■ What you have to do: Write out, exactly as they appear, only the lines running from the line with "At what distance from the point" to the final line of the listing; include both.

═══

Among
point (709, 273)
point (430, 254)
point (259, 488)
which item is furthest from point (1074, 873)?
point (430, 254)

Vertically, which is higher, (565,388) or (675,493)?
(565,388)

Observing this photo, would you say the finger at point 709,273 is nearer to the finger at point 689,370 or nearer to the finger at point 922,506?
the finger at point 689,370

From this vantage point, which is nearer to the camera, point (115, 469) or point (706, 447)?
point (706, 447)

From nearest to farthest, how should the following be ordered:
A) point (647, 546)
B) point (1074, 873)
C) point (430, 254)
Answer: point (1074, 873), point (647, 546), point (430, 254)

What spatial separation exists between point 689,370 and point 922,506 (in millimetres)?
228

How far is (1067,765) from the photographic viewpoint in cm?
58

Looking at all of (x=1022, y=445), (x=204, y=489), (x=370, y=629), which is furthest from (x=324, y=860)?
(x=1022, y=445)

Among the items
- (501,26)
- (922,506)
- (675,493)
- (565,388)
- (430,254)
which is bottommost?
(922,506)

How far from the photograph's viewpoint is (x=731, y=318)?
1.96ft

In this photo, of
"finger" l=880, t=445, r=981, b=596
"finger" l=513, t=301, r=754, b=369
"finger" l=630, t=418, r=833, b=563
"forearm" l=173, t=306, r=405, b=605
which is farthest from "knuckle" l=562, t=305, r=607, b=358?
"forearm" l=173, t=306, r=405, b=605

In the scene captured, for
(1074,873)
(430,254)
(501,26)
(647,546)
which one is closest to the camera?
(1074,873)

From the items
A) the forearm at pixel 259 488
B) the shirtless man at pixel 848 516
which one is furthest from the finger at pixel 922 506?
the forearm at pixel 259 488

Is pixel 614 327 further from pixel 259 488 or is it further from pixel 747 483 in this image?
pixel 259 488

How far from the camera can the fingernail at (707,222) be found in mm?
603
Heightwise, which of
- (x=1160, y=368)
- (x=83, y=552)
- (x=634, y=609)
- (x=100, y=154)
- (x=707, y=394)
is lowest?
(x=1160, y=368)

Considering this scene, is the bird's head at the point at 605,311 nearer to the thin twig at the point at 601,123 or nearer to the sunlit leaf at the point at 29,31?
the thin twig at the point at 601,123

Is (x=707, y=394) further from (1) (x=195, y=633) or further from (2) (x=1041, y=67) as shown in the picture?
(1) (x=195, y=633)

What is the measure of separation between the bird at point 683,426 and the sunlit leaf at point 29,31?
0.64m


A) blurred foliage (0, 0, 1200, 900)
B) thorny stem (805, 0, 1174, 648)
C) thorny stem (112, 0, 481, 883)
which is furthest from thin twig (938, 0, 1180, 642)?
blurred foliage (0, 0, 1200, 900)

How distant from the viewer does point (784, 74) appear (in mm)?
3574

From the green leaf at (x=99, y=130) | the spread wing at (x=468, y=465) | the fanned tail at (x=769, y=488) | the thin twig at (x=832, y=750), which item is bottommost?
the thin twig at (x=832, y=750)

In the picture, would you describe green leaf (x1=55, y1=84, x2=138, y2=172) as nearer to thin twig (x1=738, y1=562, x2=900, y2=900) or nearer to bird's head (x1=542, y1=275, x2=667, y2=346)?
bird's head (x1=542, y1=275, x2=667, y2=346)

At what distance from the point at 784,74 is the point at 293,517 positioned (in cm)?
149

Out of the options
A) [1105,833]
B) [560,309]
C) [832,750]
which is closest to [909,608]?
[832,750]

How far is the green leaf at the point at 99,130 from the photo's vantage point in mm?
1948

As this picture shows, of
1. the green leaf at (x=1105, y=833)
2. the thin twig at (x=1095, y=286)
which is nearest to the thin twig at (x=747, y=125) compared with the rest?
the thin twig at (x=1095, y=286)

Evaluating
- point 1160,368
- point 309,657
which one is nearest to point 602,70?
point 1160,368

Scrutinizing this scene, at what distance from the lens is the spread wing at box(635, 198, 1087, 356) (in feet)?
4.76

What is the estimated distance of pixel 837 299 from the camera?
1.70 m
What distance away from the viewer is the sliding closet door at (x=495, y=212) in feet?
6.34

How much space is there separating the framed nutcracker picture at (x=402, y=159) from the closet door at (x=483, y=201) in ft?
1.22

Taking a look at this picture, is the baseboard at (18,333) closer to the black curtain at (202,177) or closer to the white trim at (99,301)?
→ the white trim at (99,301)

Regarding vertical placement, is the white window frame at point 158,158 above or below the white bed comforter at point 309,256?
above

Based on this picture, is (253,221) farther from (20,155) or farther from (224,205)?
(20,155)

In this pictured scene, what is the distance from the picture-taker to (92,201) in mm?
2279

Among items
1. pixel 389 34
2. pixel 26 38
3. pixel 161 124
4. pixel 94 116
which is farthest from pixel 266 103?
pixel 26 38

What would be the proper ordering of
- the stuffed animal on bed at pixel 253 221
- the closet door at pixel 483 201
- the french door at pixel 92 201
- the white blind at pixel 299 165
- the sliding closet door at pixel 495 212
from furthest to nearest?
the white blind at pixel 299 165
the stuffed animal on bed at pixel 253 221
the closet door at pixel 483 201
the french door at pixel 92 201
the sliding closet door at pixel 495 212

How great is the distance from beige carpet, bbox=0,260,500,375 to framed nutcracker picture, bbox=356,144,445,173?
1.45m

═══

■ Problem solution:
At what distance from the point at 784,74 is the point at 293,517 positioned (in cm)?
149

Out of the options
A) [1105,833]
B) [560,309]
C) [832,750]
which is closest to [909,608]?
[832,750]

How far is the green leaf at the point at 99,130 from the photo's vantage point in mm?
1948

As this picture shows, of
1. the green leaf at (x=1105, y=833)
2. the thin twig at (x=1095, y=286)
which is nearest to the thin twig at (x=747, y=125) compared with the rest?
the thin twig at (x=1095, y=286)

Evaluating
- point 1160,368
- point 309,657
which one is nearest to point 602,70?
point 1160,368

Scrutinizing this scene, at what distance from the lens is the spread wing at box(635, 198, 1087, 356) (in feet)?
4.76

What is the estimated distance of pixel 837 299 from the camera?
1.70 m
What distance away from the viewer is the sliding closet door at (x=495, y=212) in feet?
6.34

How much space is there separating the framed nutcracker picture at (x=402, y=159) from the closet door at (x=483, y=201) in ft?
1.22

Taking a look at this picture, is the baseboard at (18,333) closer to the black curtain at (202,177) or closer to the white trim at (99,301)?
→ the white trim at (99,301)

Regarding vertical placement, is the white window frame at point 158,158 above or below the white bed comforter at point 309,256?
above

Based on this picture, is (253,221) farther from (20,155) or farther from (224,205)?
(20,155)

In this pictured scene, what is the distance from the picture-taker to (92,201) in mm?
2279

Among items
1. pixel 389 34
2. pixel 26 38
3. pixel 161 124
4. pixel 94 116
which is farthest from pixel 266 103?
pixel 26 38

What would be the proper ordering of
- the stuffed animal on bed at pixel 253 221
- the closet door at pixel 483 201
- the french door at pixel 92 201
- the white blind at pixel 299 165
- the sliding closet door at pixel 495 212
from furthest to nearest?
the white blind at pixel 299 165
the stuffed animal on bed at pixel 253 221
the closet door at pixel 483 201
the french door at pixel 92 201
the sliding closet door at pixel 495 212

How great is the distance from beige carpet, bbox=0,260,500,375 to framed nutcracker picture, bbox=356,144,445,173?
1.45m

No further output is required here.